Votare Casini o Di Masci? Le ragioni di una scelta

15 Giugno 2016

C’è chi punta sulla competenza, chi preferisce la capacità amministrativa Per entrambi l’obiettivo prioritario è quello di combattere la crisi del territorio

SULMONA. Annamaria Casini o Bruno Di Masci? È la scelta che i sulmonesi si apprestano a fare per eleggere il nuovo sindaco di Sulmona. Domenica torneranno di nuovo alle urne e tra loro molti professionisti, imprenditori, uomini di cultura ai quali abbiamo chiesto di farci sapere in anteprima per chi voteranno e i motivi della scelta.

Angelo Giannadrea, medico cardiologo, primario in pensione dell’unità Utic e cardiologia dell’ospedale di Sulmona dice che voterà per la Casini. «Voto per la Casini perché non posso dare la fiducia a una persona che facendo cadere l’amministrazione Ranalli, è diventato inaffidabile sotto l’aspetto della continuità amministrativa. Oltretutto ritengo che la Casini sia una persona affidabile, preparata, il tipo di sindaco capace di dare le giuste risposte alla città, anche in relazione all’esperienza professionale acquisita. E anche perché può rapportarsi con l’assessore regionale Andrea Gerosolimo, espressione di questo territorio, che è stato il primo a puntare su di lei.

Franca Abbriano, insegnante nel Liceo scientifico Fermi di Sulmona si schiera dalla parte di Di Masci. «In un politico, e ancor più nel sindaco della mia città, voglio qualità come onestà, preparazione, capacità amministrativa, intelligenza politica e vero amore per la città e passione politica sempre fervida, testimoniata da una positiva carriera in politica sempre prodiga di risultati a beneficio della collettività. Sono tutte qualità che da sempre riconosco e ammiro in Bruno Di Masci, che si è distinto non solo come politico di livello ma anche come integerrimo dirigente scolastico, competente e sempre pronto ad adempiere ai suoi doveri.
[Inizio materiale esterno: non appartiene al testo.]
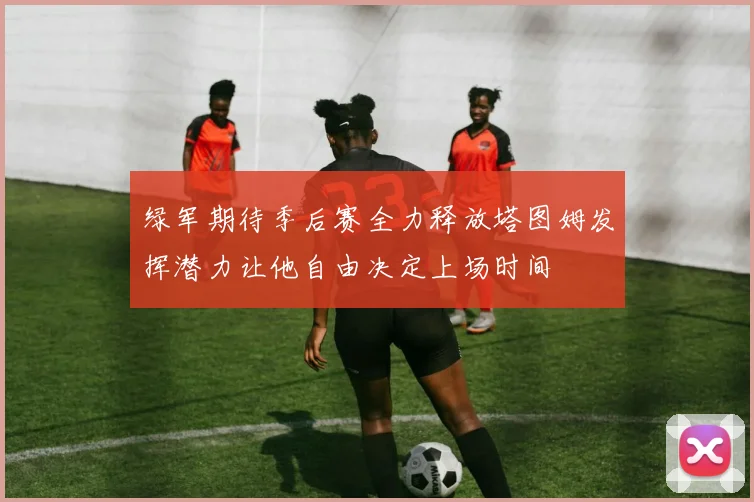 绿军期待季后赛全力释放塔图姆发挥潜力让他自由决定上场时间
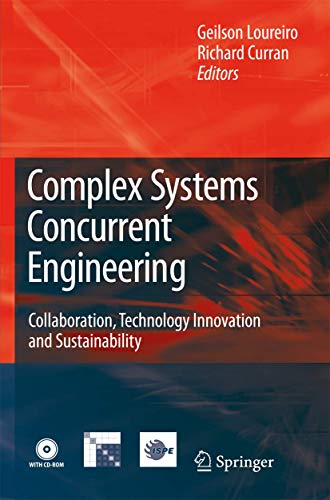 Complex Systems Concurrent Engineering: Collaboration, Technology Innovation and [Paperback]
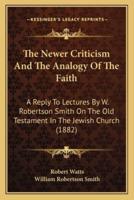 The Newer Criticism And The Analogy Of The Faith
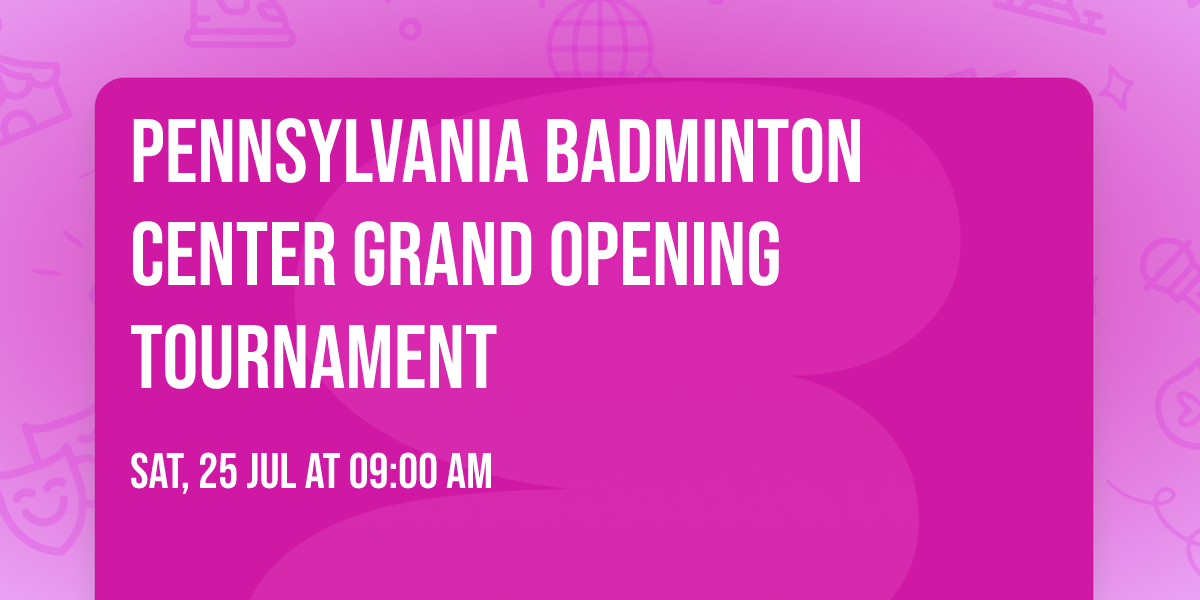 Pennsylvania Badminton Center Grand Opening tournament 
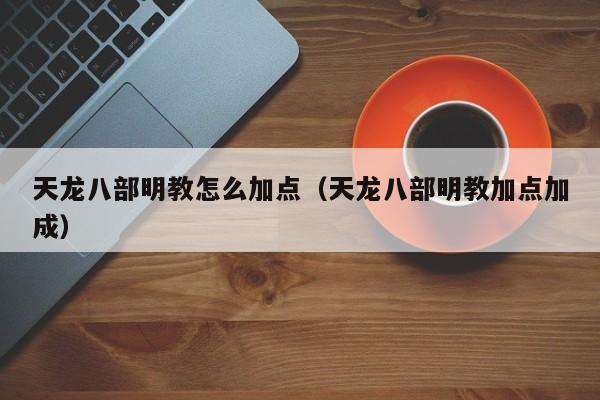 天龙八部明教怎么加点（天龙八部明教加点加成）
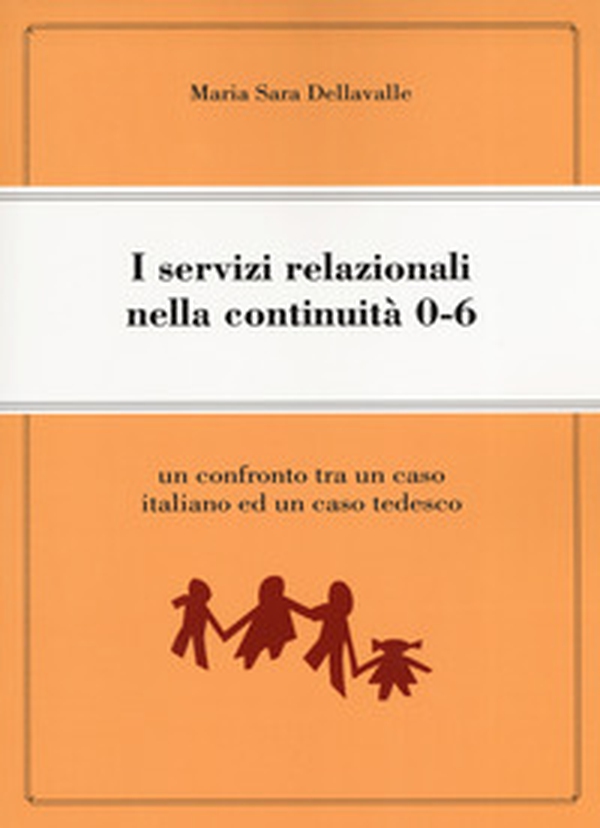 I servizi relazionali nella continuità 0-6. Un confronto tra un caso italiano e un caso tedesco - Librerie.coop I servizi relazionali nella continuità 0-6. Un confronto tra un caso italiano e un caso tedesco - Librerie.coop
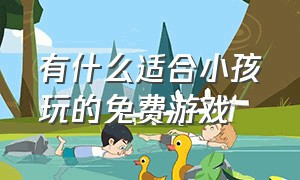 有什么适合小孩玩的免费游戏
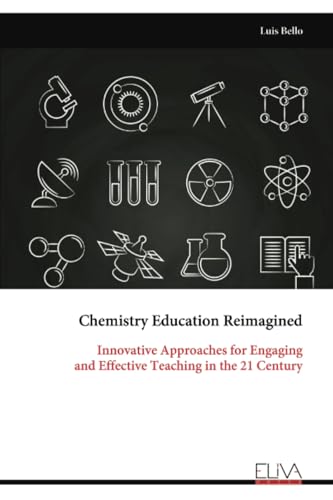 Chemistry Education Reimagined: Innovative Approaches for Engaging and Effective Teaching in the 21 Century Chemistry Education Reimagined: Innovative Approaches for Engaging and Effective Teaching in the 21 Century von Eliva Press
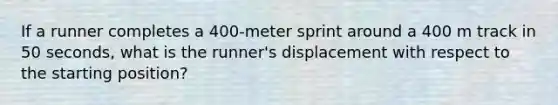 If a runner completes a 400-meter sprint around a 400 m track in 50 seconds, what is the runner's displacement with respect to the starting position?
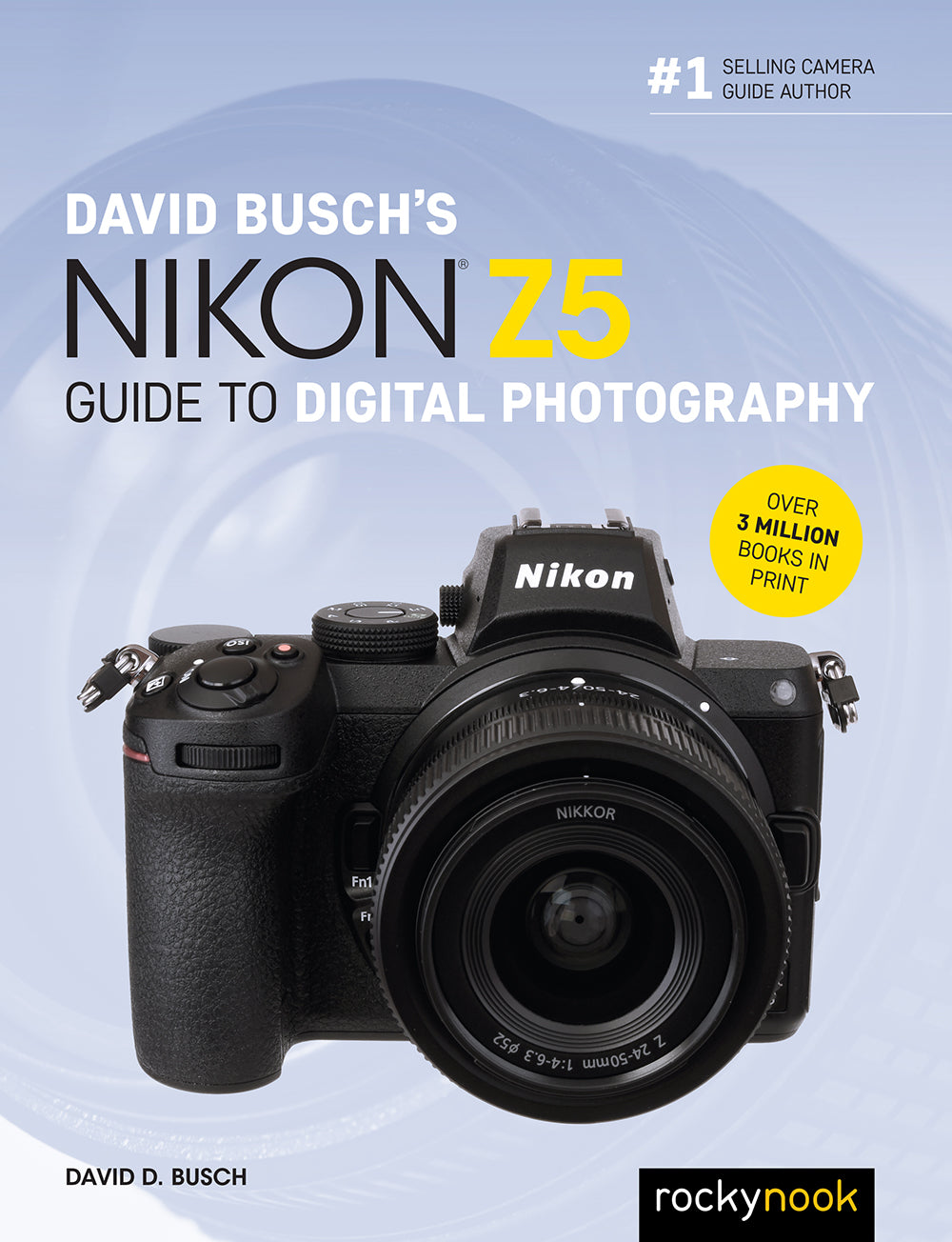 David Busch's Rocky Nook Guide to Nikon Z 5 Camera - Complete Photography Tutorial for Beginners & Enthusiasts | Perfect for Travel, Portrait & Landscape Photography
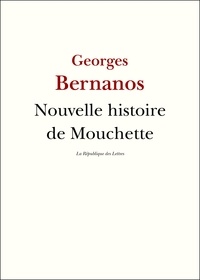 Georges Bernanos - Nouvelle histoire de Mouchette.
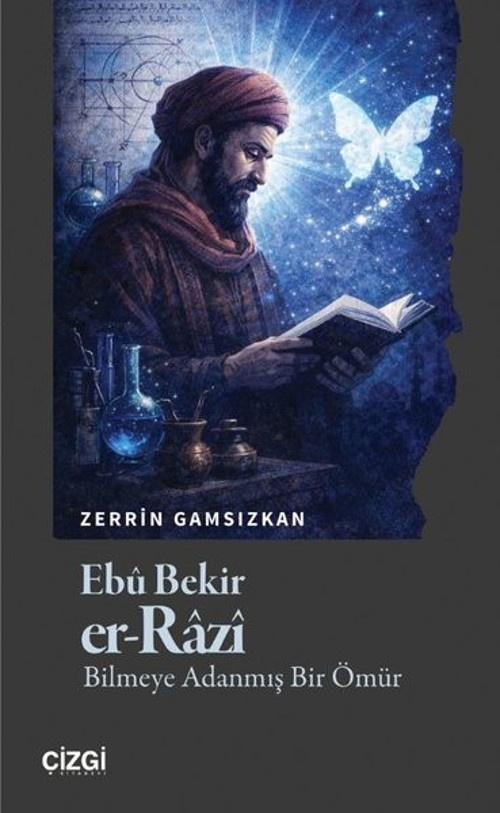 Ebu Bekir Er-Razi - Bilmeye Adanmış Bir Ömür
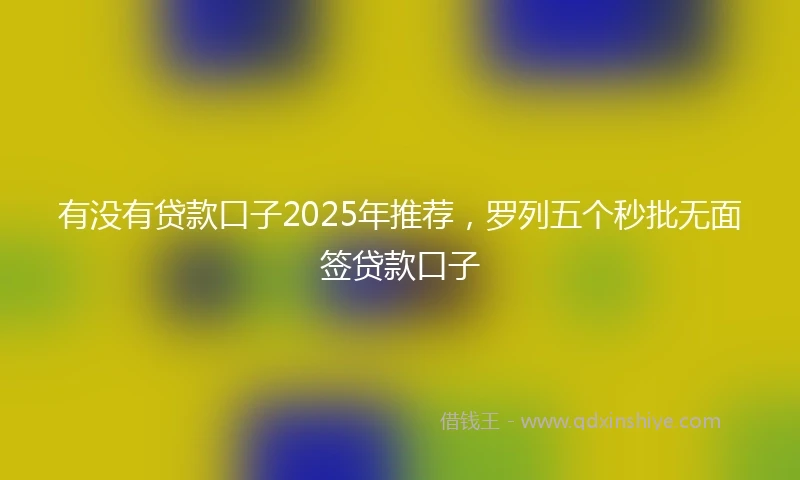 有没有贷款口子2025年推荐，罗列五个秒批无面签贷款口子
Anche Mauro Tirimacco, imprenditore in procinto di avviare una fabbrica alimentare è dalla stessa parte: «In Bruno Di Masci apprezzo soprattutto la sua capacità di intuire e comprendere in pieno le necessità della città. Da imprenditore dico che è stato sempre attento alle necessità del mondo produttivo e con la sua iniziativa è sempre stato all’altezza della situazione, con iniziative che possano sostenere l’impresa e la creazione di nuova occupazione». Raffaele Giannantonio, professore associato all’Università “Gabriele d’Annunzio” di Chieti-Pescara: «Io voterò Annamaria Casini innanzitutto perché è una persona seria, che ha dimostrato di essere capace di conciliare gli impegni familiari e quelli professionali con quell’armonia e serenità che solo una donna – ma una donna come lei – sa fare. In questi mesi l’ho vista crescere giorno per giorno, acquisendo rapidamente sicurezza e capacità di gestione. Annamaria è infatti una professionista preparata e perfettamente aggiornata in materia di pubblica amministrazione che ha lavorato per numerosi enti sempre dimostrandosi all’altezza dei compiti assegnati».

Emiliano Splendore, da sempre uomo di destra dice che sceglierà l’esperienza. «Abbiamo due candidati degni di ricoprire il ruolo di primo cittadino. Ma in questo momento la città versa in grave crisi economica, sociale e culturale per questo penso che votare per l’esperienza sia la cosa più saggia».

Massimo Di Paolo, dirigente scolastico del Polo scientifico di Sulmona e Pratola Peligna, sceglierà solo dopo attenta riflessione. «Mi piacerebbe avere una riflessione con ognuno di loro sulla struttura della squadra di governo della città e ancora più interessante sarebbe il metodo di lavoro che si vorrà impostare. Certo sarebbe auspicabile che i criteri di formazione della squadra di governo saltassero i tradizionali criteri di scelta degli assessori orientandosi invece, su figure in grado di affrontare la condizione di emergenza che sta caratterizzando la città».